Did Ukraine take out Russia's Black Sea flagship? Update: "Gross incompetence," or something else?

Did Ukraine take out Russia's Black Sea flagship?
(AP Photo / Ivan Sekretarev)

Russia claims its sailors abandoned the cruiser Moskva as a result of a “munitions explosion.” Ukraine claims it sunk Vladimir Putin’s Black Sea flagship using Neptun cruise missiles. Russia has countered that the ship hasn’t sunk … yet:


Ukraine said its forces struck and seriously damaged the flagship of Russia’s Black Sea fleet, dealing a potentially major setback to Moscow’s troops as they try to regroup for a renewed offensive in eastern Ukraine after retreating from much of the north, including the capital.

Russia said Thursday the entire crew of the Moskva, a warship that would typically have 500 sailors on board, was forced to evacuate after a fire overnight and also reported it was badly damaged. But it did not acknowledge any attack, which, in addition to any practical impact, would also deal a major blow to Russian prestige seven weeks into a war that is already widely seen as a historic blunder. …

Satellite photos from Planet Labs PBC show the Moskva steaming out of the port of Sevastopol on the Crimean Peninsula on Sunday.

Maksym Marchenko, the governor of the Odesa region, across the Black Sea to the northwest of Sevastopol, said the Ukrainians struck the ship with two Neptune missiles and caused “serious damage.” Russia’s Defense Ministry said ammunition on board detonated as a result of a fire and that it was investigating the cause of the blaze.

Who’s telling the truth? One side has video, although this clip sent out on Twitter by an adviser to Volodymyr Zelensky doesn’t offer much more than flashes in the dark:


Twitter translates this from Russian, but it appears that it’s in Ukrainian. Here’s the Google translation, in which the claim to have sunk Moskva originates:

You will laugh, but но Chernobaevka-15.

Warehouses with ammunition of the 22nd Army Corps (Crimea) were destroyed.

Plus – the flagship of the Black Sea Fleet of the Russian Federation, the cruiser “Moscow” made a negative ascent in the area of the island, where he was sent to the south.

Where is “Moscow”? “She drowned.”

Perhaps not so far, but if the crew abandoned ship, the Moskva — named after Russia’s capital — is clearly in dire straits. That’s another blow to the prestige of the Russian navy, which lost its transport/troop ship Orsk three weeks ago in Berdyansk, as well as taking damage to at least one other ship. These ships are crucial to the logistics of a ground campaign relying on siege strategies, which require enough resupply to keep from breaking down and leaving troops and materiel vulnerable. That’s one reason why Mariupol is such a strategic target for Russia in this war — to allow for better land communication between Donbas and Crimea, which would give Russians the strength they need to press toward Odesa and the interior of Ukraine.

Speaking of Mariupol, are the Russians trying some propaganda overreach of their own?

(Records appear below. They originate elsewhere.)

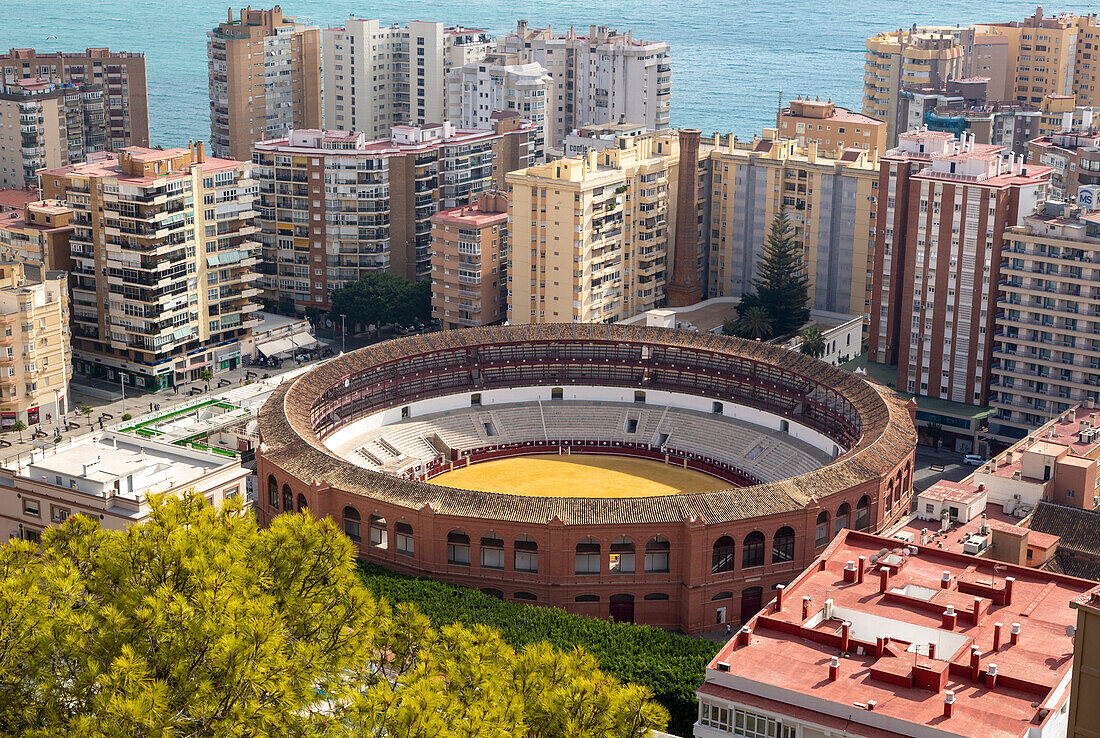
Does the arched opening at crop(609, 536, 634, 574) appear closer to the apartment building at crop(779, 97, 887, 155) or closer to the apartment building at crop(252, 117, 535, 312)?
the apartment building at crop(252, 117, 535, 312)

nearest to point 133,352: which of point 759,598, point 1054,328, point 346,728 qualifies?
point 759,598

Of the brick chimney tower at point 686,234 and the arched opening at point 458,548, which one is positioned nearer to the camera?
the arched opening at point 458,548

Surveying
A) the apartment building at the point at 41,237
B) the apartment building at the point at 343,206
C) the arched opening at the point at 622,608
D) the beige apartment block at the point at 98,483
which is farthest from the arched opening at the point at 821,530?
the apartment building at the point at 41,237

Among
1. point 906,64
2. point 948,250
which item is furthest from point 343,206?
point 906,64

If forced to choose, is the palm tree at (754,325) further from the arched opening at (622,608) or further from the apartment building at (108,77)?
the apartment building at (108,77)

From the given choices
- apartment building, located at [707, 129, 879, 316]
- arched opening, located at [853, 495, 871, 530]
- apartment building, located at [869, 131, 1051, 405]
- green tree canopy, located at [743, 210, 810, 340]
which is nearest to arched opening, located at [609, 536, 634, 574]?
arched opening, located at [853, 495, 871, 530]

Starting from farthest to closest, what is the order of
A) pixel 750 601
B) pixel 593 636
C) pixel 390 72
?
pixel 390 72
pixel 750 601
pixel 593 636

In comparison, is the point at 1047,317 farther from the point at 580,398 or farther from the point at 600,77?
the point at 600,77
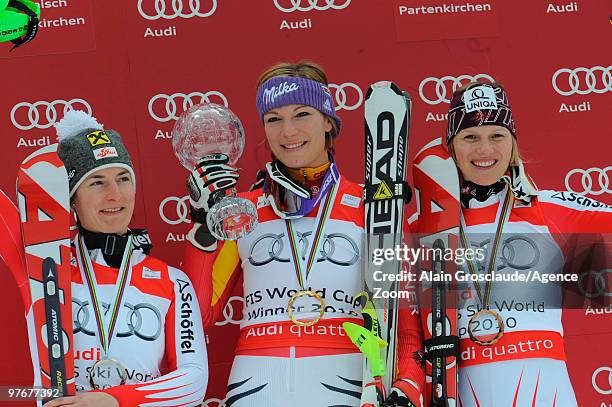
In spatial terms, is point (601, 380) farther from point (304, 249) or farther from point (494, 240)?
point (304, 249)

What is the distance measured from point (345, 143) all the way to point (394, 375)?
5.17 ft

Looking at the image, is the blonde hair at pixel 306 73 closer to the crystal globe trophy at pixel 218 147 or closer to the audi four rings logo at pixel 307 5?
the crystal globe trophy at pixel 218 147

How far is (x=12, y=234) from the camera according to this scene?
382 cm

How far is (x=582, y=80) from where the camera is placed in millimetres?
5047

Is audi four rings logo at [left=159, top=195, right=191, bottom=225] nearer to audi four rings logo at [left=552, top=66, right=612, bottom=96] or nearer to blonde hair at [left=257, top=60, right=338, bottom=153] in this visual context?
blonde hair at [left=257, top=60, right=338, bottom=153]

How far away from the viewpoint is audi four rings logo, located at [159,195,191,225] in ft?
16.4

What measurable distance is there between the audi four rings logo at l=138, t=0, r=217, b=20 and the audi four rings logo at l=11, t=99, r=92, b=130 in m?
0.55

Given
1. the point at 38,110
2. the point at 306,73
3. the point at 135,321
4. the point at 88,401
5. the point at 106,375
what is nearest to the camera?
the point at 88,401

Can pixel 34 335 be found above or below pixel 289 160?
below

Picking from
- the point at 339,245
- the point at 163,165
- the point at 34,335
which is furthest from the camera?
the point at 163,165

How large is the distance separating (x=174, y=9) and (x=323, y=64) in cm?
79

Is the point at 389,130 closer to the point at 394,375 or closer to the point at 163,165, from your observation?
the point at 394,375

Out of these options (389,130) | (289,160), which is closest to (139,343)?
(289,160)

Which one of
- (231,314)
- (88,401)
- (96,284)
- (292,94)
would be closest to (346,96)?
(292,94)
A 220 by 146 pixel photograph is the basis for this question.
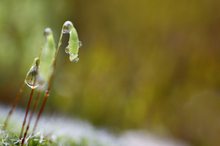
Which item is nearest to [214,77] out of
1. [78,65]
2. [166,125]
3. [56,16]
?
[166,125]

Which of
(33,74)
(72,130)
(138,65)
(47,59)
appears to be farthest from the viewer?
(138,65)

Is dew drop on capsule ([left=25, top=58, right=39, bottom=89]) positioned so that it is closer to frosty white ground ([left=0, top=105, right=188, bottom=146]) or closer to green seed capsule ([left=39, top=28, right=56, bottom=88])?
green seed capsule ([left=39, top=28, right=56, bottom=88])

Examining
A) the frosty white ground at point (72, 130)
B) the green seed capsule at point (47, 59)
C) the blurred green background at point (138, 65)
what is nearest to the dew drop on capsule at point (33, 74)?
the green seed capsule at point (47, 59)

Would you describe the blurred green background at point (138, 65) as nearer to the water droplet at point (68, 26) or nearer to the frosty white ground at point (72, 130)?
the frosty white ground at point (72, 130)

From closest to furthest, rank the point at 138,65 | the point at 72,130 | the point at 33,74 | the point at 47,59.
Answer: the point at 47,59, the point at 33,74, the point at 72,130, the point at 138,65

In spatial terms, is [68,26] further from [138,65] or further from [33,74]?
[138,65]

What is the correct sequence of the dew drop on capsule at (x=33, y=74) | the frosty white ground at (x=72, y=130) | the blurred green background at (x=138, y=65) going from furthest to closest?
the blurred green background at (x=138, y=65)
the frosty white ground at (x=72, y=130)
the dew drop on capsule at (x=33, y=74)

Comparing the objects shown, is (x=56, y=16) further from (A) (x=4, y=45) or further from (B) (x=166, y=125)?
(B) (x=166, y=125)

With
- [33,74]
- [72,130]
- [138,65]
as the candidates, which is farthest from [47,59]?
[138,65]
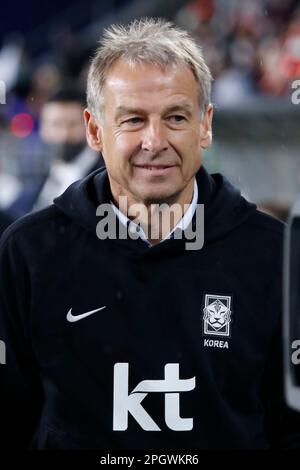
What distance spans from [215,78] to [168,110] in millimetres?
8079

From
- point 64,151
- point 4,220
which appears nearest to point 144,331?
point 4,220

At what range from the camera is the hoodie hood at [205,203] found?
332 cm

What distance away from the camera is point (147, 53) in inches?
126

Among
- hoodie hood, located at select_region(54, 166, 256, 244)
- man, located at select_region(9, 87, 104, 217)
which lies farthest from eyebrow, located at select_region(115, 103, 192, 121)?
man, located at select_region(9, 87, 104, 217)

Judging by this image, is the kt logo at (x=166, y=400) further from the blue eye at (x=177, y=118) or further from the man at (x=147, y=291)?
the blue eye at (x=177, y=118)

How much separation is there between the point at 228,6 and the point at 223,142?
6001 millimetres

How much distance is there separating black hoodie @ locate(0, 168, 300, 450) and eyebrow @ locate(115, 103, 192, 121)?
29cm

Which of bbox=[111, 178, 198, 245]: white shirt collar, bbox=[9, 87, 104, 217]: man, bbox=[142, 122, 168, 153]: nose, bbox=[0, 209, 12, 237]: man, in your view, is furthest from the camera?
bbox=[9, 87, 104, 217]: man

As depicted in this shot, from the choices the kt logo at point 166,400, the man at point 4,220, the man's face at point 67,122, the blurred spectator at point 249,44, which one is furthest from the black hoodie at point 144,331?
the blurred spectator at point 249,44

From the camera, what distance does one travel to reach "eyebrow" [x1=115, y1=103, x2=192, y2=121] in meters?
3.14

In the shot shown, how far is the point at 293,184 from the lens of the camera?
7.54 m

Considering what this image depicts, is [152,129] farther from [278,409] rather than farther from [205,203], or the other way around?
[278,409]

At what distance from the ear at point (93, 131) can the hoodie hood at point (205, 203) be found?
3.8 inches

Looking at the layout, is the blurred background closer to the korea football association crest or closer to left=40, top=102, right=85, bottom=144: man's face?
left=40, top=102, right=85, bottom=144: man's face
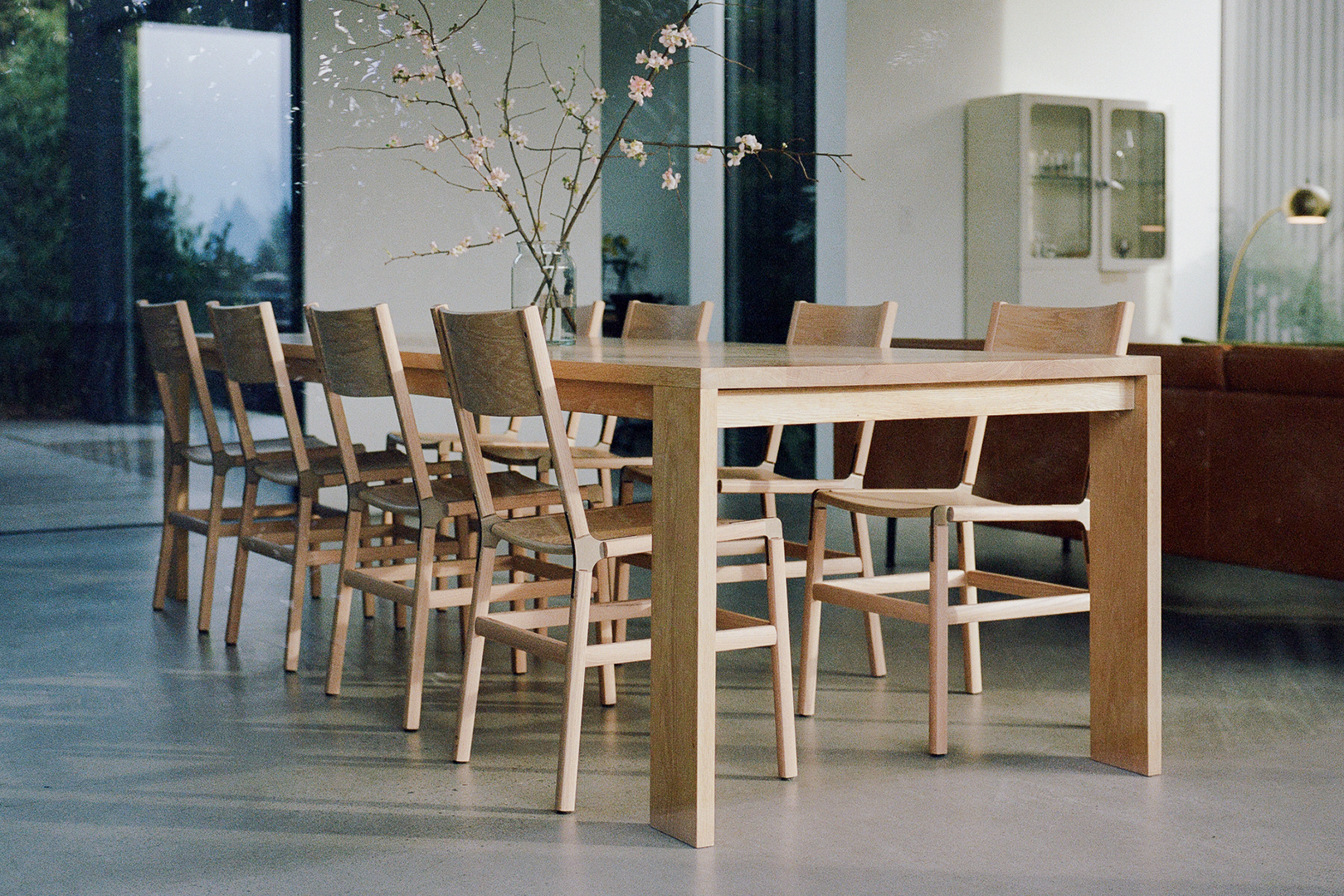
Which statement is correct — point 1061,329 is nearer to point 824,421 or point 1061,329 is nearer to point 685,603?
point 824,421

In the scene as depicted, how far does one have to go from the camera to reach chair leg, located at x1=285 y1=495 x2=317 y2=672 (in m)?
3.32

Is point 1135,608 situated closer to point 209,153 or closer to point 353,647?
point 353,647

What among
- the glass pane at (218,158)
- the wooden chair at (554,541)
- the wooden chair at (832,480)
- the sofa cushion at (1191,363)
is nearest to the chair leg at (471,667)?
the wooden chair at (554,541)

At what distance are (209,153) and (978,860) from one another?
4741mm

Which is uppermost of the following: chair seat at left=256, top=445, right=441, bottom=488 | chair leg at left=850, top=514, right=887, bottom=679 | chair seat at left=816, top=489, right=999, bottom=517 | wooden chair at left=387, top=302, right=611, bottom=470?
wooden chair at left=387, top=302, right=611, bottom=470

Russia’s defence ministry said on Wednesday that 1,026 soldiers of Ukraine’s 36th Marine Brigade, including 162 officers, had surrendered in the besieged Ukrainian port city of Mariupol.

Mariupol, which has been encircled by Russian troops for weeks, has seen the fiercest fighting and the most comprehensive destruction since Russia invaded on Feb. 24.

Russian television on Wednesday broadcast clips of what it said was the surrender. In the footage, unarmed men in military fatigues were visible walking with their hands up along a grass- and tree-lined path towards masked soldiers cradling assault rifles.

In one clip, four marines walked away from a damaged industrial building carrying a wounded person on a stretcher. One of the four carried a makeshift white flag as well. Wounded men were loaded onto a yellow bus.


This time it’s Ukraine’s turn to issue denials. Kyiv insisted that no one has surrendered in Mariupol yet, but acknowledged that the situation keeps growing more desperate. Russian forces have entered the city and split the defense, which even before then was running out of materiel and men. Like the Moskva, it may be only a matter of semantics in Mariupol now, unless Kyiv can find a way to break through the siege and relieve its defenders. But even if Mariupol falls, Russia might still have resupply and logistics issues of its own with the Moskva out of commission and the Ukrainian navy performing far better than Russia anticipated in the Black Sea. Russian hubris took more than one form, it seems.

Update: Former admiral James Stavridis says both Russia and Ukraine could be telling the truth about the Moskva:

I’d had the same thought about the Russian explanation. How does a munitions fire break out and get so bad that it requires sailors to abandon the ship? Gross incompetence would be the simplest explanation, especially given what we’ve seen from Russian infantry and army leadership so far. But sabotage might be another explanation in support of the Russian version of this story, which might be even worse than admitting to a Ukrainian naval victory.